Earlier this month, in response to some anti-Muslim rhetoric that's been making the rounds, she decided to set up shop outside a Cambridge, Massachusetts, library to offer up some free coffee, doughnuts, and conversation.
"Today I stepped out of my comfort zone and stood out in a public space holding a box of donuts in front of signs that my husband Sebastian made," she wrote on her Facebook wall.
The response from the people who stopped to talk to her was overwhelming — in a good way.
"Everyone who stopped to talk to us was so kind and sweet," she wrote. "'Thanks for doing this' was the most common comment and often followed by, 'I'm sorry about what's happening in our country right now. It makes me so sad.' One woman was on the verge of tears and wanted to know when we were coming back so she could bring a box of donuts for us to give out."
"What's happening in our country" is scary.

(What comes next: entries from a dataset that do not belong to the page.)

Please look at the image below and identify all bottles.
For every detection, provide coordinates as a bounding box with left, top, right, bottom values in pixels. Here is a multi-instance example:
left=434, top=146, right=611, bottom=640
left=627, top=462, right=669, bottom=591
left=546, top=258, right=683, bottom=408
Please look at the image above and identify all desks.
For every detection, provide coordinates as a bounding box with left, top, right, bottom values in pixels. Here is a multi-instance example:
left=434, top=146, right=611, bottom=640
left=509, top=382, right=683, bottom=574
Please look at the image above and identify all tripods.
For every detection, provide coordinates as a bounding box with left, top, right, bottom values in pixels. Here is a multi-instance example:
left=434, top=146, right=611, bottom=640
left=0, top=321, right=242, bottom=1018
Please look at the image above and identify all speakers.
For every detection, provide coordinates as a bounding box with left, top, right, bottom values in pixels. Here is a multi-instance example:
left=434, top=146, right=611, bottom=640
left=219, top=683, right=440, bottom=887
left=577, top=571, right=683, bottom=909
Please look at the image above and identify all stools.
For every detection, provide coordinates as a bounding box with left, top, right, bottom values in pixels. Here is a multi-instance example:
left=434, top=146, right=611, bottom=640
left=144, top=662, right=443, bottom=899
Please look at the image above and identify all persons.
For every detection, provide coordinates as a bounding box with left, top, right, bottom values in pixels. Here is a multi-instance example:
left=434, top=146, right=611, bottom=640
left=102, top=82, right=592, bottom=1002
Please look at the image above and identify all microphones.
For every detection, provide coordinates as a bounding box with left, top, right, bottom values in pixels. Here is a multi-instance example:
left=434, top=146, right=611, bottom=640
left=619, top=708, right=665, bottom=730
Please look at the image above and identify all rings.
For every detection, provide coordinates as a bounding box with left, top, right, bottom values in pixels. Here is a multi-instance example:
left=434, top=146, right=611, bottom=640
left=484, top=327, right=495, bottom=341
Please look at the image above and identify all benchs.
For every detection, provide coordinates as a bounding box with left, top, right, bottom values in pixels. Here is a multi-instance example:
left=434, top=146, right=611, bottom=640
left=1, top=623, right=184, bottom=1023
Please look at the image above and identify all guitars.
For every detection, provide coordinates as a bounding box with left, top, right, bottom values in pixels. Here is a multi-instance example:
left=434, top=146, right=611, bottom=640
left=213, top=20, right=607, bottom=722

Ever since the attacks in Paris and San Bernardino, life has become increasingly difficult for Muslims like Mona. Anti-Islamic sentiment is running rampant; with mosques burning and regular, everyday people being stalked by armed "protesters," it's bad news.
But Mona's determined to not let fear win.
And that starts with education.
"Initially, I thought I was going to get a lot of negativity, we were going to face a lot of Islamophobia. And I was going into it with that mindset," Mona told NPR. "Then I decided, you know what, I really can't do this if I'm expecting people to be negative. Because I'm not a negative person. I'm a super bubbly, happy person. I'm really friendly, I'm really nice, I'm really smiley; why should I expect anything less from other folks?"
In addition to answering people's questions in person, she fielded some questions over on her Facebook page as well.
One person asked for clarifications about sections of the Quran that call for violence.
"I believe in Love and a God who inspires me to Love more deeply and more compassionately! Thanks for asking!"
Another asked why Muslim leaders "aren't doing more to end the violence/thinking of the radical members of your religion who believe in all the killing/terrorism?"
"I'm not seeing a good answer for that either! But since most Muslims are normal and super nonviolent, we can't very well just bomb them ... that's kind of counter productive because that's what they're doing, bombing people I mean. I believe in Love! And [the] power of Love! I truly believe that when we move from a place of Love, we can collectively heal the hurt in the world! I don't mean it in any kind of abstract way. I mean it in a brain power, centering all our brain function, all the time creating new neural pathways and synaptic responses of LOVE!"
Another asked how non-Muslims can help break down the rough climate they find themselves in.
"We're doing all the goodness right now by having this conversation and inviting more love into our lives. That's all you and I have control over right now and if we can help ourselves embody and be LOVE then this love will heal the world! I agree! Make love! Not war!"
Of course, Mona can't speak for all Muslims — but that's kind of the point.
Her personal interpretation of her religion may not perfectly align with someone else's. The problem is that, too often, we look at the acts of a few and attribute them to an entire group of people. ISIS doesn't speak for all Muslims any more than the Westboro Baptist Church or Army of God speak for all Christians. We can't be so afraid and distrusting of one another. That's not what this country is supposed to stand for.
Don't give in to hate. Don't give in to fear. Pull up a chair and have a cup of coffee with someone who believes in something different from you; you'll be surprised what you can learn.